- _Text extract_:

— begin —

[llvm] r372232 - [SampleFDO] Minimize performance impact when profile-sample-accurate

Wei Mi via llvm-commits llvm-commits at lists.llvm.org
Wed Sep 18 09:06:28 PDT 2019


Author: wmi
Date: Wed Sep 18 09:06:28 2019
New Revision: 372232

URL: http://llvm.org/viewvc/llvm-project?rev=372232&view=rev
Log:
[SampleFDO] Minimize performance impact when profile-sample-accurate
is enabled.

We can save memory and reduce binary size significantly by enabling
ProfileSampleAccurate. However when ProfileSampleAccurate is true,
function without sample will be regarded as cold and this could
potentially cause performance regression.

To minimize the potential negative performance impact, we want to be
a little conservative here saying if a function shows up in the profile,
no matter as outline instance, inline instance or call targets, treat
the function as not being cold. This will handle the cases such as most
callsites of a function are inlined in sampled binary (thus outline copy
don't get any sample) but not inlined in current build (because of source
code drift, imprecise debug information, or the callsites are all cold
individually but not cold accumulatively...), so that the outline function
showing up as cold in sampled binary will actually not be cold after current
build. After the change, such function will be treated as not cold even
profile-sample-accurate is enabled.

— end —

- _Exercise brief_: Transcribe the commit message word for word between "We can save" and "cause performance regression.", inclusive.

- _Recorded data_:
— begin —

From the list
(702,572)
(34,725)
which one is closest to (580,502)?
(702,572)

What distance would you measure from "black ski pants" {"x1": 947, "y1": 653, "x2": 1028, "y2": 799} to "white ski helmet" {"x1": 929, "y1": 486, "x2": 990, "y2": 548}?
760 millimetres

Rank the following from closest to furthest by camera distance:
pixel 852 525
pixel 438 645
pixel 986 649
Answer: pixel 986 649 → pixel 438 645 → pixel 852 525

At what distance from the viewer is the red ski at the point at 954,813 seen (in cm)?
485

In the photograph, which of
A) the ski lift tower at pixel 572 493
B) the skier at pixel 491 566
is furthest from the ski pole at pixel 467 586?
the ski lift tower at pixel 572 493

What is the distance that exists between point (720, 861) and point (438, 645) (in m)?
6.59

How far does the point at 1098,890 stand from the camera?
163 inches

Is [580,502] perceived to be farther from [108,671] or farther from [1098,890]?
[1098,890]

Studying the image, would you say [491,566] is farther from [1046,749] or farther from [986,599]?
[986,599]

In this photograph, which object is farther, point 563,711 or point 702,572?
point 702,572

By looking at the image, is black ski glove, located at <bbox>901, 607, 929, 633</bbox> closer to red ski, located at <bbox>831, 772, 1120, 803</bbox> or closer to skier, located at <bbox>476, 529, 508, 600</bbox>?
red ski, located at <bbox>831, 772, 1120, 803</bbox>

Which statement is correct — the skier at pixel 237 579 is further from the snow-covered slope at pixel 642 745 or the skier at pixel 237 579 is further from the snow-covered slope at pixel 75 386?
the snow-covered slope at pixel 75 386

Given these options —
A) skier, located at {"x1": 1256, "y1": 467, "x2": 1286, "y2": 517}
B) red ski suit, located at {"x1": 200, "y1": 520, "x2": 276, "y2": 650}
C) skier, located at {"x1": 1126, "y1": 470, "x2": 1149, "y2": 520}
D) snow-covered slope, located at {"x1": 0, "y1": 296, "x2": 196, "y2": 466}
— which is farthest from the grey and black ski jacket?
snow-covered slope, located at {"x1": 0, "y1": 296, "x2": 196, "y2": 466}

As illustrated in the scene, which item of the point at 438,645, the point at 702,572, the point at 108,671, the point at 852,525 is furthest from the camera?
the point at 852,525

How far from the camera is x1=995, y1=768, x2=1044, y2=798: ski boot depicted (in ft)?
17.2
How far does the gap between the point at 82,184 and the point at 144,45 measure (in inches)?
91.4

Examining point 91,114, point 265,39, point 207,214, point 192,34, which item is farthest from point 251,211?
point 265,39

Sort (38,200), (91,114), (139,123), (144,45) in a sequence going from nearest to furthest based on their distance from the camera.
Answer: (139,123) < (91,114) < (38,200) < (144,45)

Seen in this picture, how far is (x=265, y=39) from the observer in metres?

— end —

- _Expected output_:
We can save memory and reduce binary size significantly by enabling
ProfileSampleAccurate. However when ProfileSampleAccurate is true,
function without sample will be regarded as cold and this could
potentially cause performance regression.